In writing to the church at Philippi, Paul made it clear that he was always reaching to obtain greater fullness in his relationship with Christ. And in so doing, both the achievements and mistakes of the past were of no use to him.

“Forgetting those things which are behind…”

That meant every bit of knowledge he’d acquired to make himself acceptable to God, every good deed he’d done to achieve a godly appearance, every shred of righteousness that he’d accumulated.

That also meant every bit of misapplied knowledge that made him unacceptable to God, every bad deed he had done that gave him an ungodly image, and every shred of unrighteousness or fake piety he had donned in his striving after self-made righteousness.

Our past deeds, and others’ past deeds, are just that – past. They have no bearing on our forward walk with Christ. They won’t get us any closer to Him, nor keep us any further from Him.
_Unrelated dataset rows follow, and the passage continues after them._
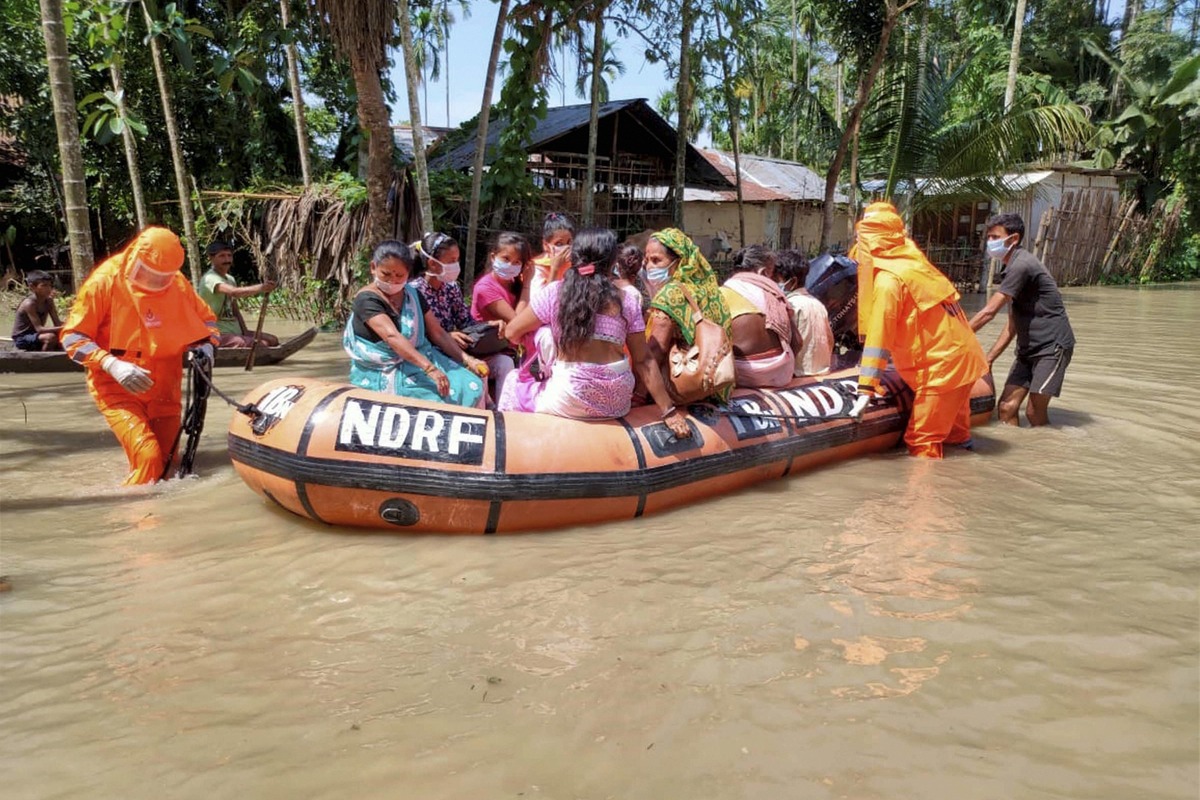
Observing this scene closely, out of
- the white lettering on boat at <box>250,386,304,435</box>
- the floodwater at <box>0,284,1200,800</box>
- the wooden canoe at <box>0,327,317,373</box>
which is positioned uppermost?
the white lettering on boat at <box>250,386,304,435</box>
Those things form the definition of self that relies on lies and labels and false identity.

“…I press toward the goal for the prize of the upward call of God.”

Pressing toward the goal involves looking forward, defining ourselves by God’s call and who He says we are. It means constantly, moment by moment, putting all those things which want to define us behind, and stepping forward with the knowledge of what truly defines us.

Particularly if you’re in the midst of the storm, this can be a step-to-step exercise. Possibly all you can do right now is pick up your foot and take one more step. That’s okay. Paul didn’t say that forgetting those things that are behind is an easy endeavor. It takes work, practice, resolve. But that one more step will get you that much further along in your journey.

So wherever you are this moment: take heart, know that God is there, remember what defines you (it’s what’s ahead, not what’s behind), and step out.

The walk will get easier. Your strength will build. The resistance will fade. And one day you’ll look around to find God did bring you through it after all.